SUPPLIED MATERIAL
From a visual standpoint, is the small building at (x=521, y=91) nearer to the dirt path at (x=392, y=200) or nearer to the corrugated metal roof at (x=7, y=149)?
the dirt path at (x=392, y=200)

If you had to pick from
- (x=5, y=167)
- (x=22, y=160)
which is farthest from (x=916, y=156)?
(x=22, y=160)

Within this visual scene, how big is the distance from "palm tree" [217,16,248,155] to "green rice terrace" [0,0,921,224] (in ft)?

==

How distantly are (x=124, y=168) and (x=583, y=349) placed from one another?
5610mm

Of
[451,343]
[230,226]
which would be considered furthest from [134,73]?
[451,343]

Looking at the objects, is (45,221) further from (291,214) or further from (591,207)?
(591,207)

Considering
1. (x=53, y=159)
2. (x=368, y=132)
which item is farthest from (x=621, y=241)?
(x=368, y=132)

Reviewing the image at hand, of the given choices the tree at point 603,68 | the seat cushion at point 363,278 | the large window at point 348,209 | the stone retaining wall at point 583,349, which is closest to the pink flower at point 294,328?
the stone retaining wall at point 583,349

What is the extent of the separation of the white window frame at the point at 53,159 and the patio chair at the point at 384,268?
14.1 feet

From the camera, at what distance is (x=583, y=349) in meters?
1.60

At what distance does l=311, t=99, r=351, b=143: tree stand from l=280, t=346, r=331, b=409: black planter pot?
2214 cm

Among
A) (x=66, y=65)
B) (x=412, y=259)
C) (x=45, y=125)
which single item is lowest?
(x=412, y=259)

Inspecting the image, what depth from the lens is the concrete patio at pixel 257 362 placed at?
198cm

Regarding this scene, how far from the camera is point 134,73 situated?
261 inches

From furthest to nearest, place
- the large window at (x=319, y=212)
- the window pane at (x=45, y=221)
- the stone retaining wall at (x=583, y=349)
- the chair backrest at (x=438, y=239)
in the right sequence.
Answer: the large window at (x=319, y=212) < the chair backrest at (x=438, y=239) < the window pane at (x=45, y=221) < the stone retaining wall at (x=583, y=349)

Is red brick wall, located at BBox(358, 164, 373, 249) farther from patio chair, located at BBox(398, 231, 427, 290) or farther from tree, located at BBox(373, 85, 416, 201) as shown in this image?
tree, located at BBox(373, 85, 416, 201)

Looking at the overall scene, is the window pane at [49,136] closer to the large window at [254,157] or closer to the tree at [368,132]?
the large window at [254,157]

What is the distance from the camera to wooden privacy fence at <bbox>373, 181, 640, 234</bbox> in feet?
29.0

WHAT NEEDS TO BE DONE
Please copy the records word for word, starting at the line that contains "From a visual" and ending at the line that contains "Within this visual", with both of those lines included.

RESPONSE
From a visual standpoint, is the small building at (x=521, y=91) nearer to the dirt path at (x=392, y=200) or nearer to the corrugated metal roof at (x=7, y=149)?
the dirt path at (x=392, y=200)

If you had to pick from
- (x=5, y=167)
- (x=22, y=160)
which is farthest from (x=916, y=156)?
(x=22, y=160)

Within this visual scene, how big is the distance from "palm tree" [217,16,248,155] to "green rice terrace" [0,0,921,224] (in ft)?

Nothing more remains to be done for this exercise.